Do you believe in Fate? Can true love overcome all obstacles? Beginner's Greek is marketed as a smart literary romance with author James Collins getting compared to the incomparable Jane Austen.
You can imagine why I picked it up then, right? I don't boast my romantic notions, because they are hardly wide-eyed Disney goo. Rather, I want the romance with the raw filth of real life. Unfortunately Beginner's Greek did not live up to any of my expectations.
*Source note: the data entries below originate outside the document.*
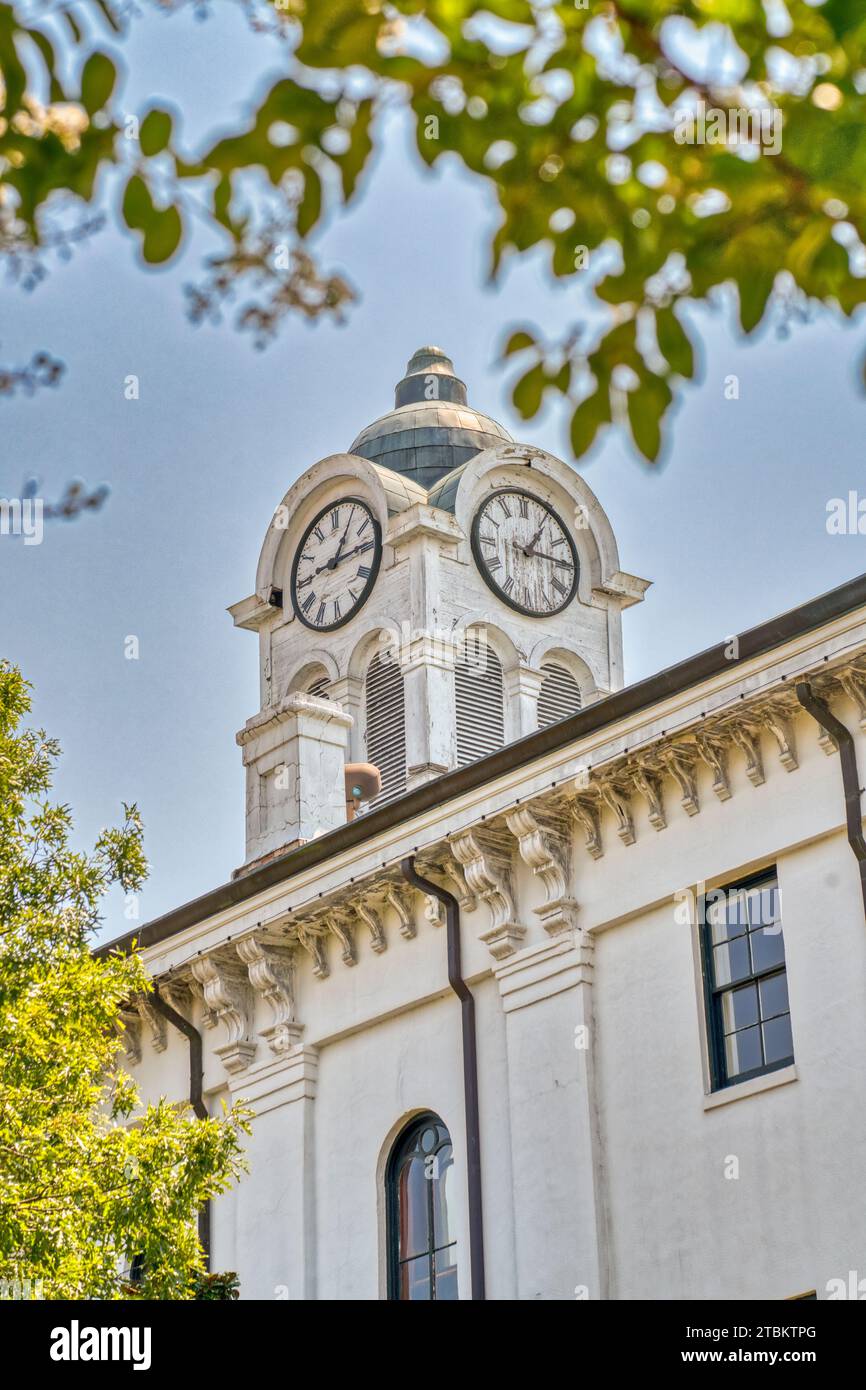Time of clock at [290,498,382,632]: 1:14
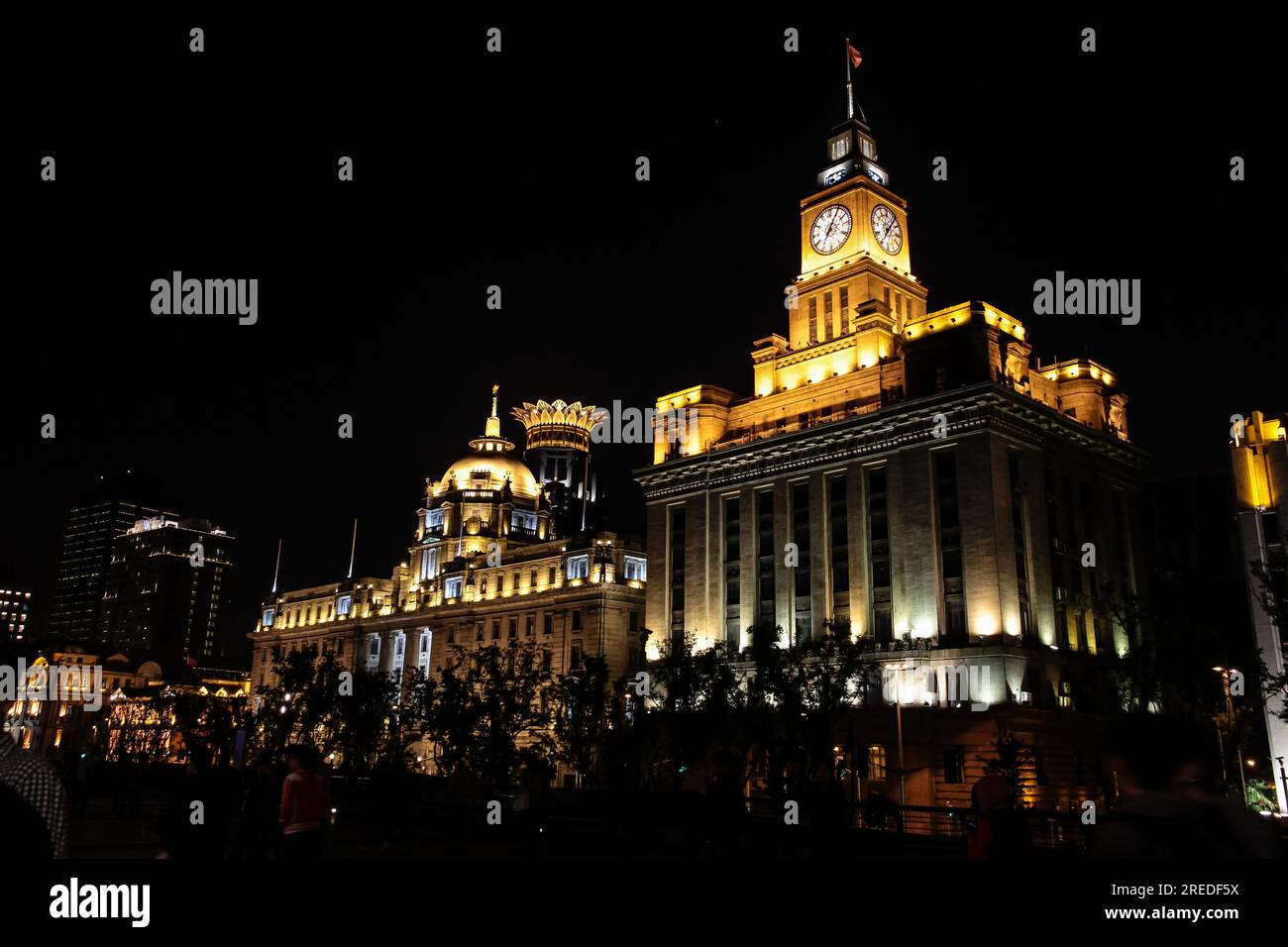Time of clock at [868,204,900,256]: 7:06
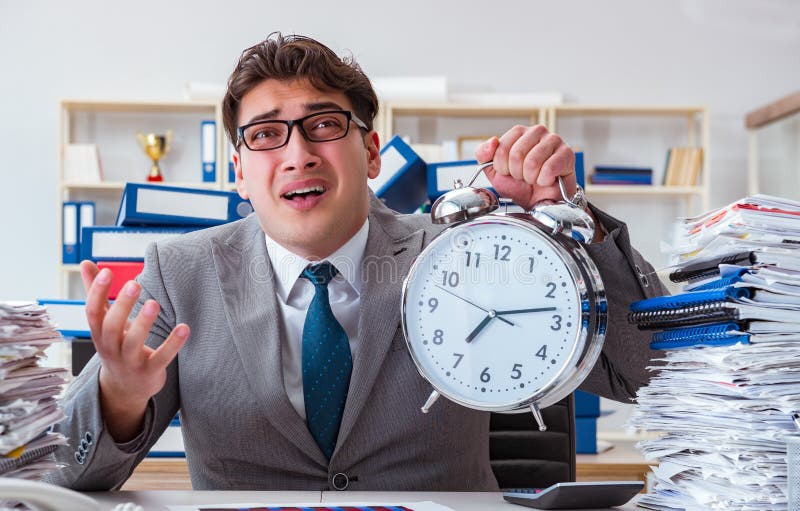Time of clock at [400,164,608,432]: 7:13
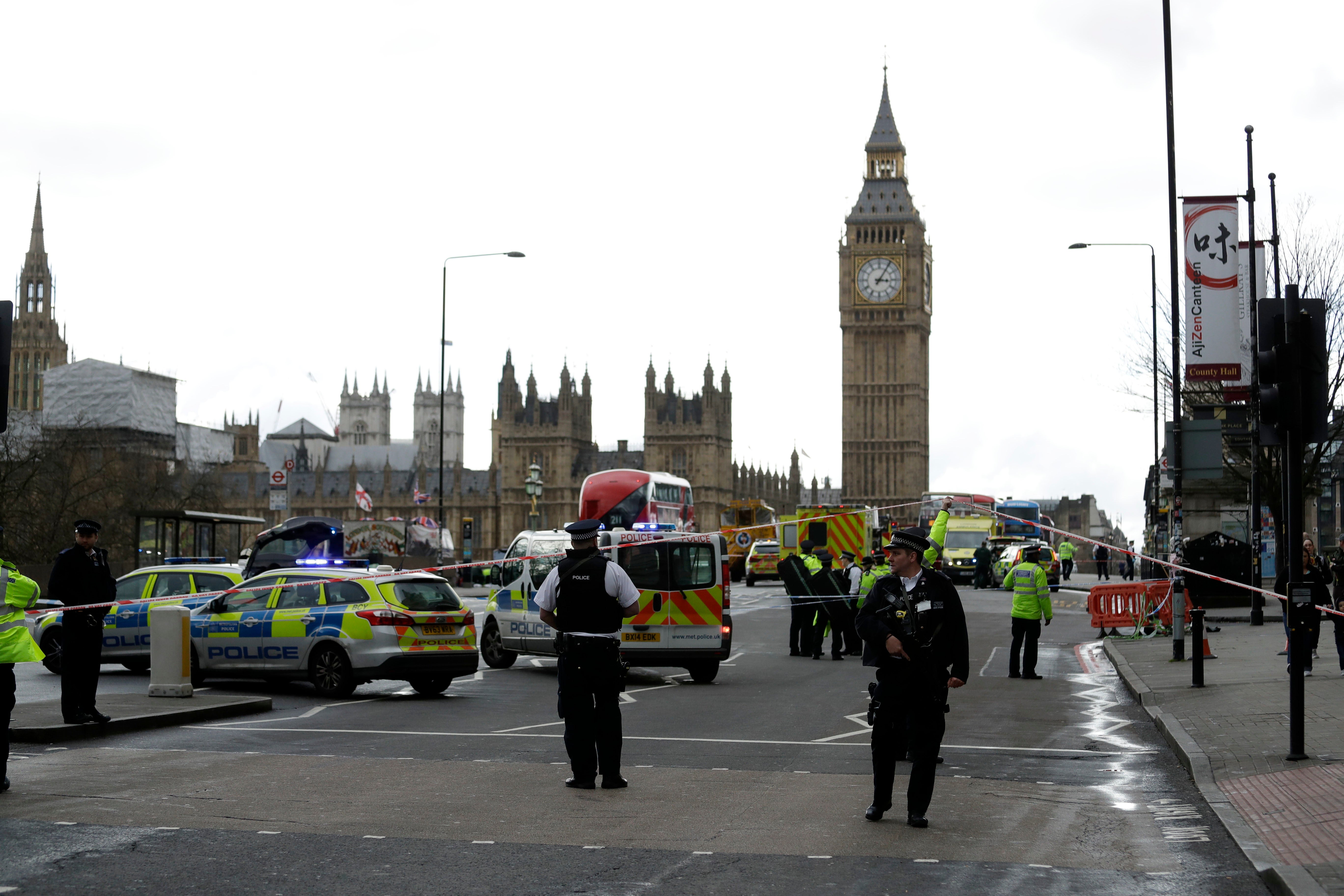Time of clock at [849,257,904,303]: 3:05
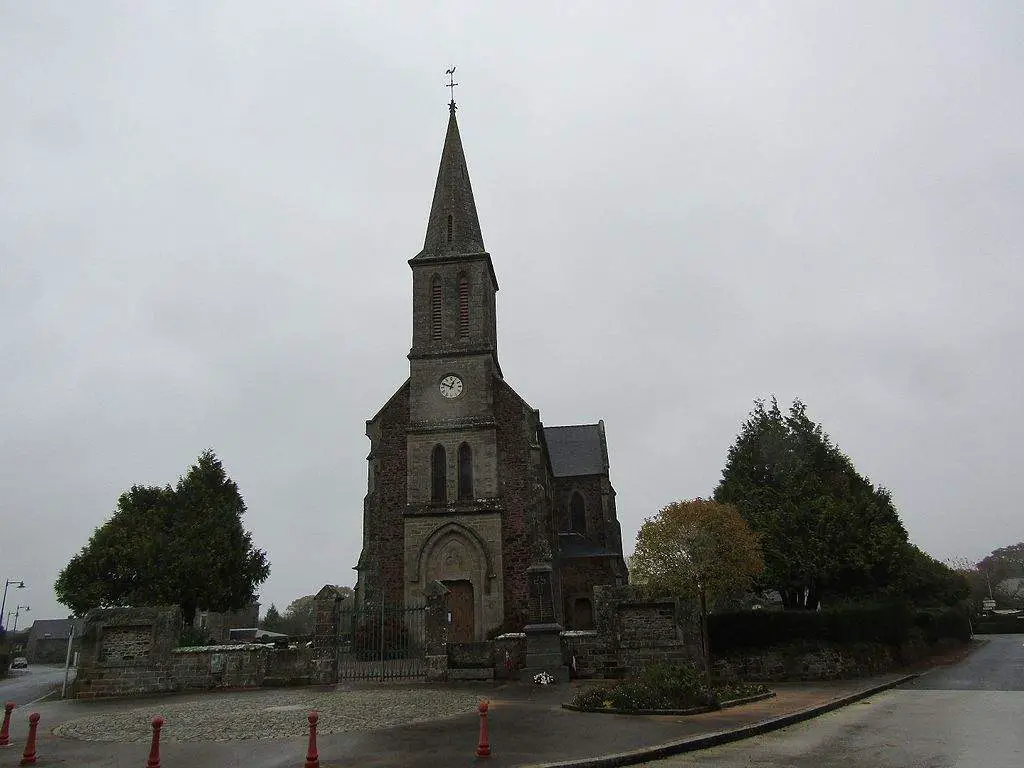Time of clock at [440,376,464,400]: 12:48
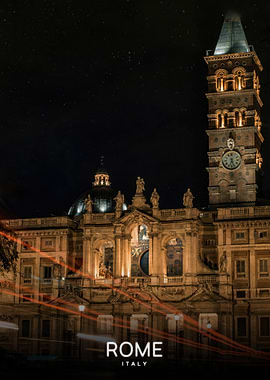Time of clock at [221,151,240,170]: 6:26
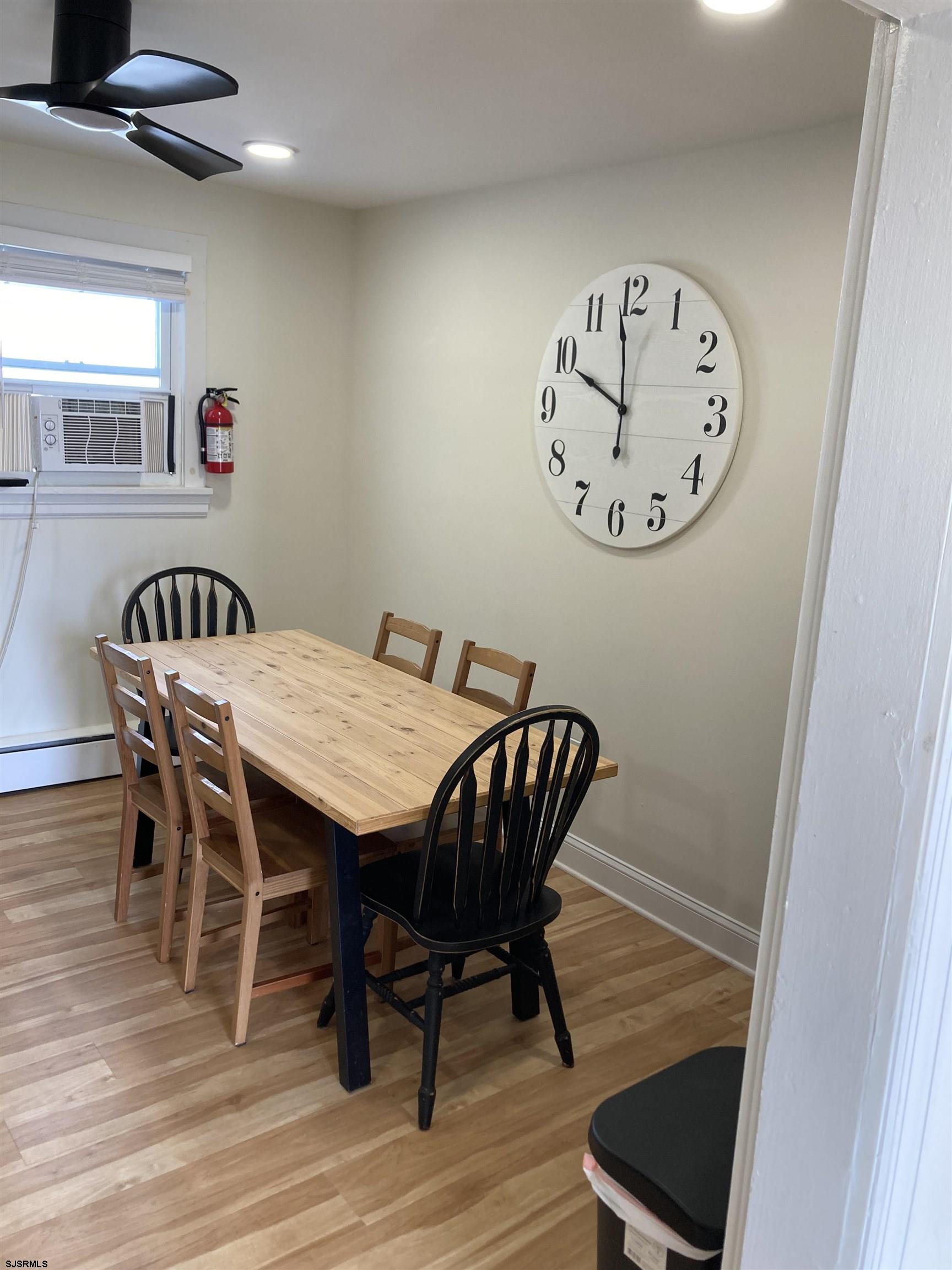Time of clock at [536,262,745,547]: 9:58
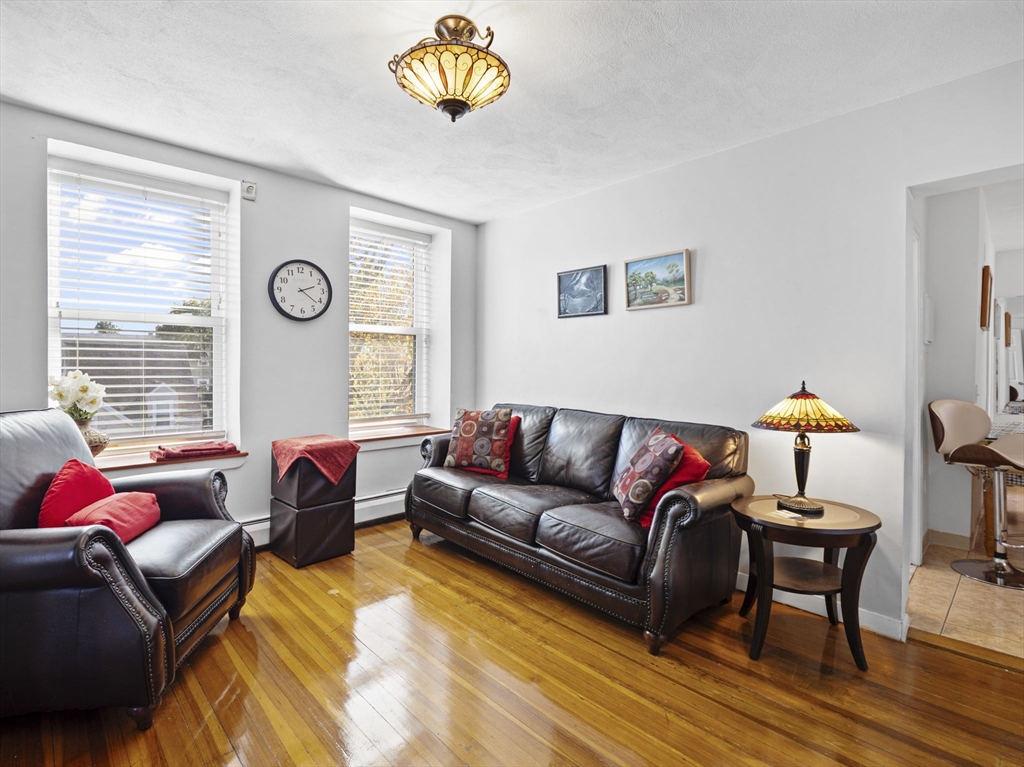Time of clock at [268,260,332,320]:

I found the writing style to be off-setting and pretentious. Rather than allowing me to feel any type of warmth to these characters you continue to miss the opportunity of love, I felt alienated. Peter Russell, the romantic stockbroker hero, boards a plane and meets Holly, the smart chick woman who happens to be reading Thomas Mann's The Magic Mountain. The book is the bridge to an emotional connection between the two, which leaves them both looking forward to a meet up after the plane lands. Unfortunately, as twist of fate would have it, Peter loses Holly's number and is forced to accept his soul mate has been lost to the universe. That is, until years later, when he realizes that the new girl his best friend is dating is the lost Holly. But rather than manning up and telling this beauty that he has not been able to stop thinking about her or their ONE encounter, he lets his wormy best friend marry her and accepts his fate as hubby's BFF.
And really, folks, when I say that his best friend is wormy, he's like, over the top wormy. As it was, wormy Jonathan was the best thing that happened to this novel. His character struck emotion. I hated, detested, despised him. I wanted to strangle him and make him cry.
So of course, it was even more frustrating to watch weakling Peter sit by while Jonathan was boinking everyone imaginable. I mean, seriously folks, if you loved this woman, wouldn't you tell her that her husband your best friend was a dud and run off into the sunset? Not our hero. Nope. Instead, he also gets married.
There are 400 pages of these hit and misses. By the time the novel ended, I was so over the Holly & Peter pollen that I could care less if they finally confessed their undying love.
I am still unsure how Collins could be compared to Austen. I'm not going to debate that, however, because I've only read one Austen book.
If you have read Beginner's Greek and have something to contribute (do you agree with me or better yet can you enlighten me on what I am missing) please drop a line. And, if this is the first time you've heard of it, I'd let it become a distant memory. Find another 400+ page book to entertain your time.